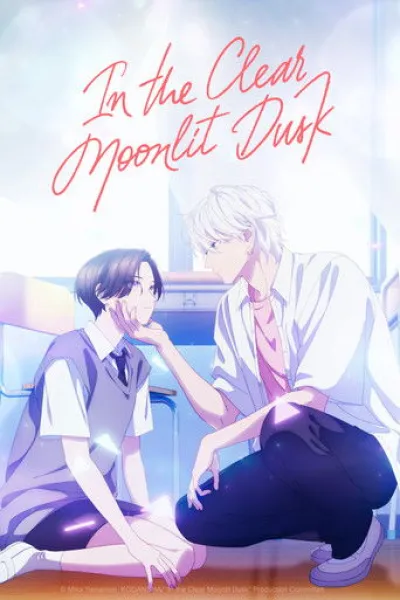 Similar to «Akane-banashi»: In the Clear Moonlit Dusk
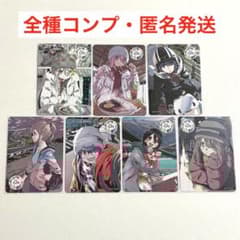 ゆるキャン 大井川 cafeうえまる ダムカレー キャラクターカード コンプ m90757780758_1.jpg?1741161914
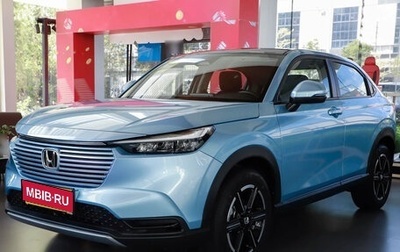 Honda Vezel, 2023 год, 2 520 000 рублей, 1 фотография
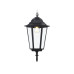 Уличный подвесной светильник Ambrella light Garden ST2029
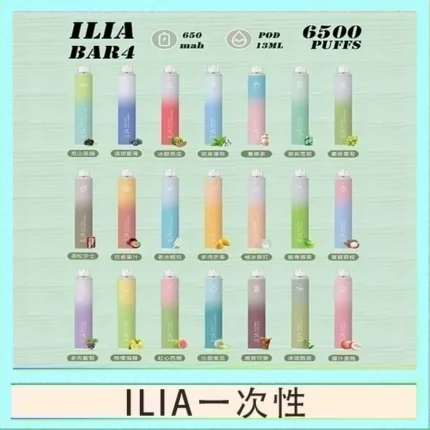 ILIA BAR 4 哩啞四代一次性抛棄式電子煙 6500口拋棄式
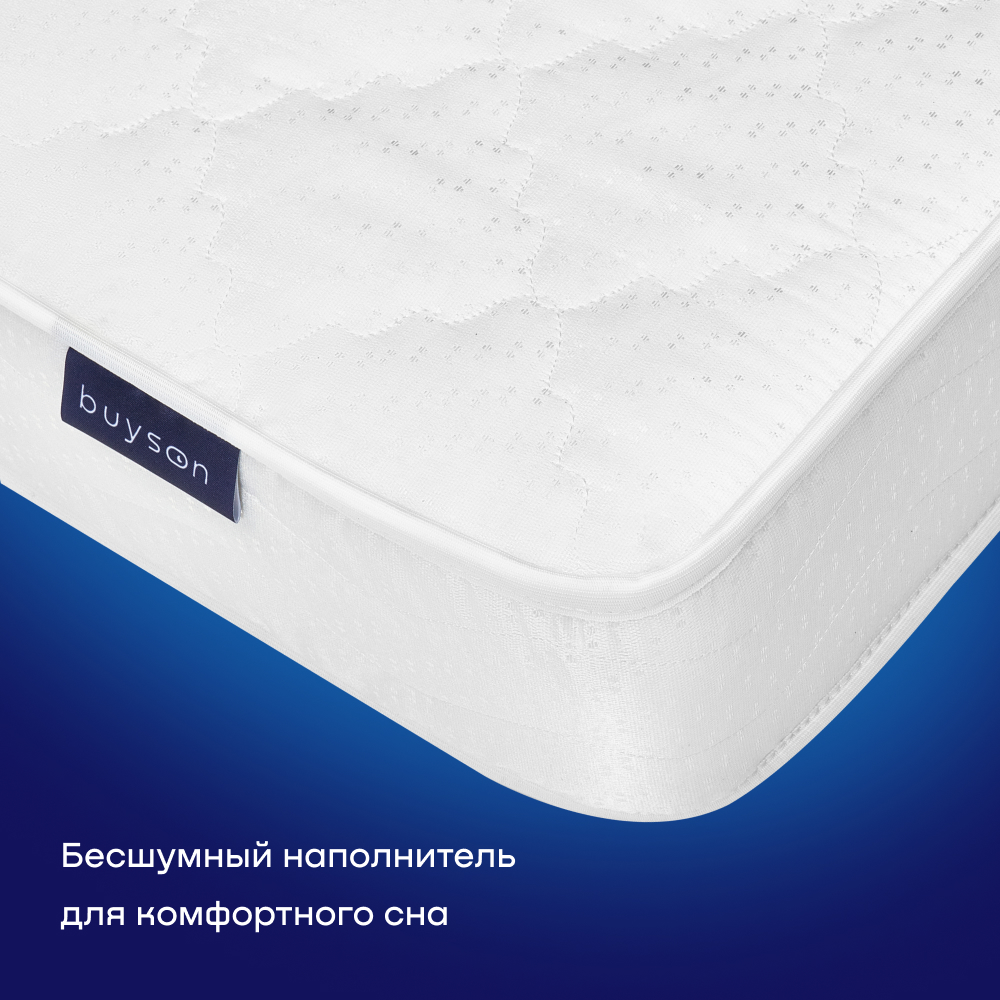 Матрас buyson BuyFirst 200х120 - фото 6
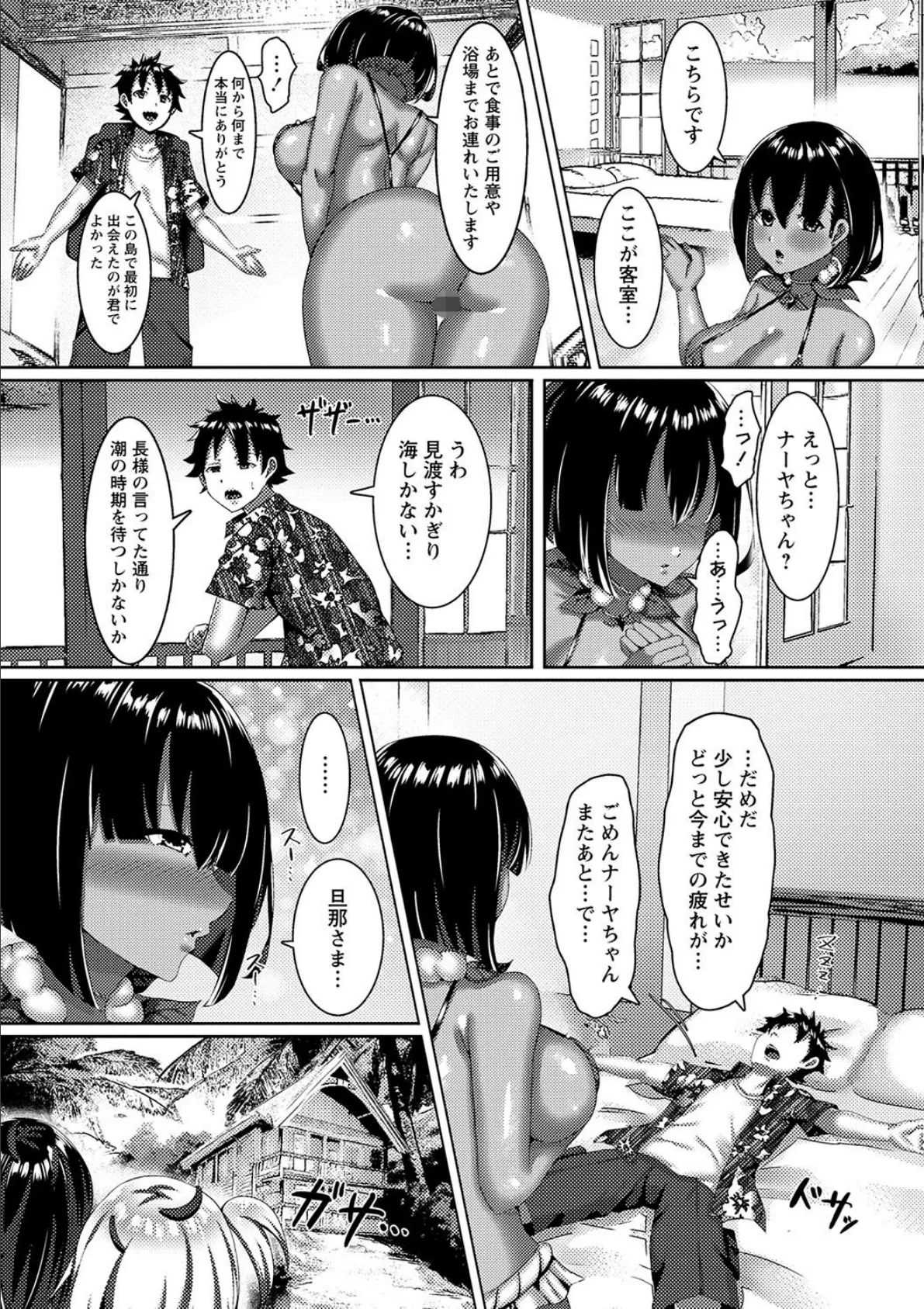 女島〜男を知らない無垢な美少女たちに求められるまま種付けしまくった話〜 5ページ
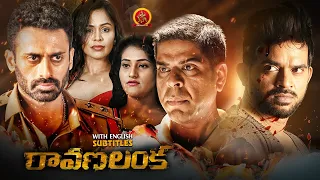 Latest Action Thriller Telugu Movie | Ravana Lanka | Murali Sharma | Krish | Ashmita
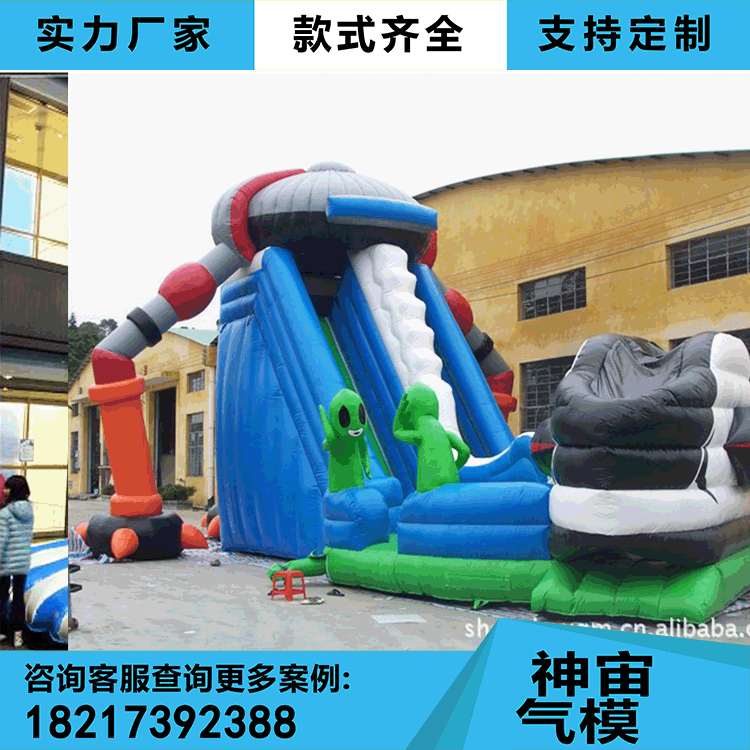 大型充气城堡儿童充气蹦蹦床充气滑梯新款机器人城堡厂家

Exercise objective »
Rewrite every row above with "Movie" changed to "Film" and nothing else altered. Leave the pictures out.

Completed exercise »
 Similar to «Akane-banashi»: In the Clear Moonlit Dusk
 ゆるキャン 大井川 cafeうえまる ダムカレー キャラクターカード コンプ m90757780758_1.jpg?1741161914
 Honda Vezel, 2023 год, 2 520 000 рублей, 1 фотография
 Уличный подвесной светильник Ambrella light Garden ST2029
 ILIA BAR 4 哩啞四代一次性抛棄式電子煙 6500口拋棄式
 Матрас buyson BuyFirst 200х120 - фото 6
 女島〜男を知らない無垢な美少女たちに求められるまま種付けしまくった話〜 5ページ
 Latest Action Thriller Telugu Film | Ravana Lanka | Murali Sharma | Krish | Ashmita
 大型充气城堡儿童充气蹦蹦床充气滑梯新款机器人城堡厂家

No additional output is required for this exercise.